The key new feature throughout Seagate Technology's GoFlex data storage line is this: Never again will a user have to buy a whole new drive just because the USB port has been upgraded.

SAN FRANCISCO-Seagate on May 5 launched a new generation of its FreeAgent external storage hard drives with an emphasis on connection flexibility, naming them GoFlex.

The key new feature throughout the line is this: Never again will a user have to buy a whole new drive just because the USB port has been upgraded.
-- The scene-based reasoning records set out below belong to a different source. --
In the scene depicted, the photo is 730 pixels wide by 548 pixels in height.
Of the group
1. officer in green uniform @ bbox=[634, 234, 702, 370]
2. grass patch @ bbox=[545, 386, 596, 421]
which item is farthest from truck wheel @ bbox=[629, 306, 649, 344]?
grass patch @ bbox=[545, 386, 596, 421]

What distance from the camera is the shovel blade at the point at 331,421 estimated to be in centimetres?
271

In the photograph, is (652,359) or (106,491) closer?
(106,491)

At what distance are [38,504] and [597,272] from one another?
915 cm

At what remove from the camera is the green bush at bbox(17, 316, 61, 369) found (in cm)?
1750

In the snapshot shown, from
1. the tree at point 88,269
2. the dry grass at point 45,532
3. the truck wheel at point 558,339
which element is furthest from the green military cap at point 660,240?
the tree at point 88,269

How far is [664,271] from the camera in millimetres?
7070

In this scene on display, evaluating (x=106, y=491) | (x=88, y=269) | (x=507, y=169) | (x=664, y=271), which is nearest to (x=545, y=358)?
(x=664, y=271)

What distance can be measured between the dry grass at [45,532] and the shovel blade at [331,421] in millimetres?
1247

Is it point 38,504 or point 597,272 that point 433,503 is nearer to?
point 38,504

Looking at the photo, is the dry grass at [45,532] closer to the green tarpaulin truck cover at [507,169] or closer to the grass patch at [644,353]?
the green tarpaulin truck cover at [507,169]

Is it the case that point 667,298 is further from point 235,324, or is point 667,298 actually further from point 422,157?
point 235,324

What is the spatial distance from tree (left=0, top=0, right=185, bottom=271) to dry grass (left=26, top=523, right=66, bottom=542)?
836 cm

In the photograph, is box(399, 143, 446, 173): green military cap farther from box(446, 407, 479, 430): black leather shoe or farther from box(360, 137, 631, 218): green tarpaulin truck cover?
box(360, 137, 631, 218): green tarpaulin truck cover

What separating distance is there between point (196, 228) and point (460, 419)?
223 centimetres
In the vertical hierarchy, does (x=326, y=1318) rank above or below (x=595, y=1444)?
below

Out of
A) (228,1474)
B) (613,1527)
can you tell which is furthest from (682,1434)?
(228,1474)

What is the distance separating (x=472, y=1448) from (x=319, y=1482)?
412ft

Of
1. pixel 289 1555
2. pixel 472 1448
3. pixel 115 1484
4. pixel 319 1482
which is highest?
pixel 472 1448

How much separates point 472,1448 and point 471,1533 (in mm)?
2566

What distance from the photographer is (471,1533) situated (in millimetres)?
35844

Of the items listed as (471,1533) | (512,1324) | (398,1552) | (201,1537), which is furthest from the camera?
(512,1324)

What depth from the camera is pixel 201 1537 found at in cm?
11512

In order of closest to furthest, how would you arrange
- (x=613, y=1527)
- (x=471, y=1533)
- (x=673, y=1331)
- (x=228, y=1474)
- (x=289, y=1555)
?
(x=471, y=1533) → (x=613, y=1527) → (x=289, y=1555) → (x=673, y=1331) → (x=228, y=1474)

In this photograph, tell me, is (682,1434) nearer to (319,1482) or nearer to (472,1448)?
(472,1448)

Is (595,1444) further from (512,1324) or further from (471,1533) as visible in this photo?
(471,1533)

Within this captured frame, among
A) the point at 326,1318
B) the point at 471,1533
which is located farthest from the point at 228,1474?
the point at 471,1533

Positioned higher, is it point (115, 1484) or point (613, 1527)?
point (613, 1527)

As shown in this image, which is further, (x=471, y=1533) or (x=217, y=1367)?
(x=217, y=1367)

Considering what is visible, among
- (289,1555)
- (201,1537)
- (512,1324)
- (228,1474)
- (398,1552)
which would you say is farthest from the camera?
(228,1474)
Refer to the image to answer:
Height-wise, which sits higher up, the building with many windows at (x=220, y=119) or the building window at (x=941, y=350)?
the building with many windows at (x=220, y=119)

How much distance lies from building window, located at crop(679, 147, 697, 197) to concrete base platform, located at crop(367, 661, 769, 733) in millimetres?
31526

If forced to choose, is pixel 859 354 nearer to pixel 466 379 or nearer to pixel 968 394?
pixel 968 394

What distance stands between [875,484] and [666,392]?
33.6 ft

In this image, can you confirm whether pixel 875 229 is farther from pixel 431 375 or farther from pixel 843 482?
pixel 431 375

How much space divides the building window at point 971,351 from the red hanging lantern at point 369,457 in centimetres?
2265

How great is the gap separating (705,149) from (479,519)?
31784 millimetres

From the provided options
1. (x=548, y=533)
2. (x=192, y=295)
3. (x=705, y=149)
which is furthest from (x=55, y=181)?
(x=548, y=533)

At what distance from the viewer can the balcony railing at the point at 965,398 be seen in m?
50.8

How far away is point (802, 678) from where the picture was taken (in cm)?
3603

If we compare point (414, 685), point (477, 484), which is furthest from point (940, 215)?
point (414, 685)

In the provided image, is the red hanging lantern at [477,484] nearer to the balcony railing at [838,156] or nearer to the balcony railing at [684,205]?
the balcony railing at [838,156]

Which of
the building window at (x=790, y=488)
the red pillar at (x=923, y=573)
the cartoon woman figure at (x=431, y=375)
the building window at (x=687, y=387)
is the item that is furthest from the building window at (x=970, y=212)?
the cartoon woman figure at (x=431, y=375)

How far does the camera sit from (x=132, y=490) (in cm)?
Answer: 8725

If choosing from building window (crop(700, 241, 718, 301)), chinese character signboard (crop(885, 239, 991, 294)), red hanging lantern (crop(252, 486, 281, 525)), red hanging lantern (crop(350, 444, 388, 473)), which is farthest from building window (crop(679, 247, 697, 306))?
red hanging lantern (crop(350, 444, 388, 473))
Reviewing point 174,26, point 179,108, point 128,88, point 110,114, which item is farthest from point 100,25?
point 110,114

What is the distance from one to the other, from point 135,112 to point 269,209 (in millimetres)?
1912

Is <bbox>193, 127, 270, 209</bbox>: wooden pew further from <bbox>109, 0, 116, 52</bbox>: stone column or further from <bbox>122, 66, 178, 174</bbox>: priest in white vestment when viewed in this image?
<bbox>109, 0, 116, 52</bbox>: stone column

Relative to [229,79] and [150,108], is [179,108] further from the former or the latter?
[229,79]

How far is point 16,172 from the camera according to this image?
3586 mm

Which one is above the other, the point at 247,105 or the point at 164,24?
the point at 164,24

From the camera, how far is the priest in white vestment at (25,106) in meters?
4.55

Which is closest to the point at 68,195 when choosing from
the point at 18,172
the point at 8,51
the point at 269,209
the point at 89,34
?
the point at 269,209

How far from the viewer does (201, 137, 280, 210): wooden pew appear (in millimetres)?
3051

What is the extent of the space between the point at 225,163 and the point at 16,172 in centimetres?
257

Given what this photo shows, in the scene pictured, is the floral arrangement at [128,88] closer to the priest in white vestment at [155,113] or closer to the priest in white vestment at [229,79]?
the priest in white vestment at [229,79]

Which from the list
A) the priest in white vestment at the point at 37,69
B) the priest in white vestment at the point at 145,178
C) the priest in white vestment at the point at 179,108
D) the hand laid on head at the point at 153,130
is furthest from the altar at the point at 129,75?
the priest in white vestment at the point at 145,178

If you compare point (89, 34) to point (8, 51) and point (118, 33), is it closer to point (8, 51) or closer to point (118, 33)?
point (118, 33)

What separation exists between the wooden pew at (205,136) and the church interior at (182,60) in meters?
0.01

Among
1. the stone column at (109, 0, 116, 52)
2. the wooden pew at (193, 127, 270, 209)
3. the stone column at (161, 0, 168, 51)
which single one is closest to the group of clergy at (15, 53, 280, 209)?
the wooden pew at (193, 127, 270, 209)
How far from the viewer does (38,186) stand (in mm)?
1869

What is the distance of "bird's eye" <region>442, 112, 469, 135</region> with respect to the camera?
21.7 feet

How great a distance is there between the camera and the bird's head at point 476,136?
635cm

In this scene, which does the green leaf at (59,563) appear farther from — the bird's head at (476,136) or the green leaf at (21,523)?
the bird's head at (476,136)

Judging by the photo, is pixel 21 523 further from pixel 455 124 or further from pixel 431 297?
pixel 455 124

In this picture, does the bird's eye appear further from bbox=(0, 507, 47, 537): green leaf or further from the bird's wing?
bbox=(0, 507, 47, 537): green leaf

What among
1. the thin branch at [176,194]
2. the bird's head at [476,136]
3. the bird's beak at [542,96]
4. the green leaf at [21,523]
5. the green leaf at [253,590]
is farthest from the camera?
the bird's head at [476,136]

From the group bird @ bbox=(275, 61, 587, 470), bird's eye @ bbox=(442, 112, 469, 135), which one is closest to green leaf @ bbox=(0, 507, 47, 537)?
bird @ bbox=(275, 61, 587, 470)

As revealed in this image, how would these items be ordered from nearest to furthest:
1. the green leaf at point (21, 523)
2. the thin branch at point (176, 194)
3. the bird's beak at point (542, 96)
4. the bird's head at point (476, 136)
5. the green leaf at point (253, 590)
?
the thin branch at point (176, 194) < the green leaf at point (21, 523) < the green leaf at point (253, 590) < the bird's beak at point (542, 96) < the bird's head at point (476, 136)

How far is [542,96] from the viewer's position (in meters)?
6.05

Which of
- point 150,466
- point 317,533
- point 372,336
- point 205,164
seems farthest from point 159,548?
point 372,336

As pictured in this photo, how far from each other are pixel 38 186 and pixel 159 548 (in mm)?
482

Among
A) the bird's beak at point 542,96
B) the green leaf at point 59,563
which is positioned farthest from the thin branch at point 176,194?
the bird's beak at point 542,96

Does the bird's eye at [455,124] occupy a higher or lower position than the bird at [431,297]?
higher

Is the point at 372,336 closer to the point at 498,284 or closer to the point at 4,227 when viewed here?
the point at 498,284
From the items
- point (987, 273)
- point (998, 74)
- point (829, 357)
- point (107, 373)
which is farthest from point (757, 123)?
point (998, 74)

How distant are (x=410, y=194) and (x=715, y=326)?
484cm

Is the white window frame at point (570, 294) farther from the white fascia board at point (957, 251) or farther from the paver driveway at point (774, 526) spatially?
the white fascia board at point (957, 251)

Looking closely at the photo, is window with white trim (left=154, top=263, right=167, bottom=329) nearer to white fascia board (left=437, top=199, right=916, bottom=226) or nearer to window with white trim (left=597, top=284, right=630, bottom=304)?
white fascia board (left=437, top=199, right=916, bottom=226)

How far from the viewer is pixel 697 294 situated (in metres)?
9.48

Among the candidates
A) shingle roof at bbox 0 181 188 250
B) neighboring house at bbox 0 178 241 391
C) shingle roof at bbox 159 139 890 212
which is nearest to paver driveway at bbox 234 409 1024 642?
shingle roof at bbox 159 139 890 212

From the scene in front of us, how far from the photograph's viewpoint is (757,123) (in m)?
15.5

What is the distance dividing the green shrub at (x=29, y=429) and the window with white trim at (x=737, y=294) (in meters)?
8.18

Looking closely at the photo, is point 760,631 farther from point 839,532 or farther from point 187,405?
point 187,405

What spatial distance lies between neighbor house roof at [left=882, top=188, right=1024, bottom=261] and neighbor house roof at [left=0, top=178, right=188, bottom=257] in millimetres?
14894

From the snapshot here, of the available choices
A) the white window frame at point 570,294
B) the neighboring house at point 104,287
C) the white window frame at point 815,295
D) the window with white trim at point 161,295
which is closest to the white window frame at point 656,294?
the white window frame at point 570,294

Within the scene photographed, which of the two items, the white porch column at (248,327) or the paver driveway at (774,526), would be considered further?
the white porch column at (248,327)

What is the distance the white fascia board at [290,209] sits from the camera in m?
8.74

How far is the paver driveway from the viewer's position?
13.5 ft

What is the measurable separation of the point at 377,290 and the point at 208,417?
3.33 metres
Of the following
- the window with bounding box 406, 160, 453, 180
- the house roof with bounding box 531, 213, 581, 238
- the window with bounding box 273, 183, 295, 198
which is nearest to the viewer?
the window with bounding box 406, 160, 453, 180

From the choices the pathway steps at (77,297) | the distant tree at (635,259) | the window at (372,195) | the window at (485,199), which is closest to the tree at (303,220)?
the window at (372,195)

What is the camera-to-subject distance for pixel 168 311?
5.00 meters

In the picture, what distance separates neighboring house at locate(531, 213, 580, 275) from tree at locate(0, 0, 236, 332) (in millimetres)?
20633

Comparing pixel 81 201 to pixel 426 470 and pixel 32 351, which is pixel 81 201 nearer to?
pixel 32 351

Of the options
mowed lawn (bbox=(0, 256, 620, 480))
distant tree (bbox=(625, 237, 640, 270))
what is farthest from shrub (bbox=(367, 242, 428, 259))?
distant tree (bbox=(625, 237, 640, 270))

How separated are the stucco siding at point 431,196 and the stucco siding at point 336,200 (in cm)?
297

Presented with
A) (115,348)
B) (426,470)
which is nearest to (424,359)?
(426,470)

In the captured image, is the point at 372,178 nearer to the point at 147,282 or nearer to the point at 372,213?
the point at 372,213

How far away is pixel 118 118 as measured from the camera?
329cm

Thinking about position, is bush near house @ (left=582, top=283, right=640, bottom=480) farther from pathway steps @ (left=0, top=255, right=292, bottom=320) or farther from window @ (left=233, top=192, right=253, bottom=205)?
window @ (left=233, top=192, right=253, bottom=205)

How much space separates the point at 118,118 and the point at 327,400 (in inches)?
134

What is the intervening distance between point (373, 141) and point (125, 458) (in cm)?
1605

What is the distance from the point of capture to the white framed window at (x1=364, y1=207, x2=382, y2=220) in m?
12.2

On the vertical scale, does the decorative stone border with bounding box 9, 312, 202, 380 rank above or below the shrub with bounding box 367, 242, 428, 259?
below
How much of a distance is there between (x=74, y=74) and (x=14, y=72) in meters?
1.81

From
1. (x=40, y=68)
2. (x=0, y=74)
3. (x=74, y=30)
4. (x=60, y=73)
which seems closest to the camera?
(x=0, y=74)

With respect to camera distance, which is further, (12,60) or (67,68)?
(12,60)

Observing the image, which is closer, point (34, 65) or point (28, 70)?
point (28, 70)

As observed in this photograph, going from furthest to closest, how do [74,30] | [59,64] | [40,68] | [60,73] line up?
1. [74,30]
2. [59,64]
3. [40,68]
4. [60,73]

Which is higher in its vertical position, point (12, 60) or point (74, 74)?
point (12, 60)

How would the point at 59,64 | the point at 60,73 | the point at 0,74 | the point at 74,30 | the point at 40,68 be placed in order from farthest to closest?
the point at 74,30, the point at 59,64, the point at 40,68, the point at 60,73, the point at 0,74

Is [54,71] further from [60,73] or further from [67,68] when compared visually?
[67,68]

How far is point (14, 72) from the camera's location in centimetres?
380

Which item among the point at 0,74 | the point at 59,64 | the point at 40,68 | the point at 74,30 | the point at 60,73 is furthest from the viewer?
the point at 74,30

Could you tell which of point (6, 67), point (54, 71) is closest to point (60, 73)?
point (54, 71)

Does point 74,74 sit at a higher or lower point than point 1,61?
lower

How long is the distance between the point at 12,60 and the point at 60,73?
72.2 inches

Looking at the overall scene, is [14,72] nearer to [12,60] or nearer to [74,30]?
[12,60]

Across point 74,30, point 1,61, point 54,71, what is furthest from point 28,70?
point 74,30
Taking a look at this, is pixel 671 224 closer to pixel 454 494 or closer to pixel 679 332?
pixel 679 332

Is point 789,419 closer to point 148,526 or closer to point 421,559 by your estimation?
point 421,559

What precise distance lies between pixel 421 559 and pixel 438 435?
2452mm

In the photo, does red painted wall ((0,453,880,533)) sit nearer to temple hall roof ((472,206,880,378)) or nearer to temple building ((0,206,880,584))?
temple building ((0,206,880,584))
Using a GoFlex, you just buy a new, and cheaper, cable connector that fits on the top of the drive, which satisfies the need for faster USB and doesn't mess with storage.

Seagate Technology's interchangeable cable plug-ins offer several storage and external connectivity options, so the drive remains intact and unaffected.

GoFlex storage drives, which can fit in a shirt or coat pocket and range from 320GB to 2TB capacities, also provide interoperability between Windows and Mac OS X operating systems.

Using an HDMI connector, a GoFlex or GoFlex Pro drive can be used to play movies on a television, media player or computer monitor. Switching back and forth between USB 2.0 and 3.0 requires only the changing of a cable connector.

FireWire is another option, Seagate Product Manager Marc Lee told eWEEK at an analyst event here.

"The GoFlex family is made up of three components: ultraportable and desktop drives; storage system devices, which include an HD [high-definition] media player, network sharing device and smart dock; and a whole host of interface cables, one of which contains ingrained intelligence to enable new capabilities," Lee said.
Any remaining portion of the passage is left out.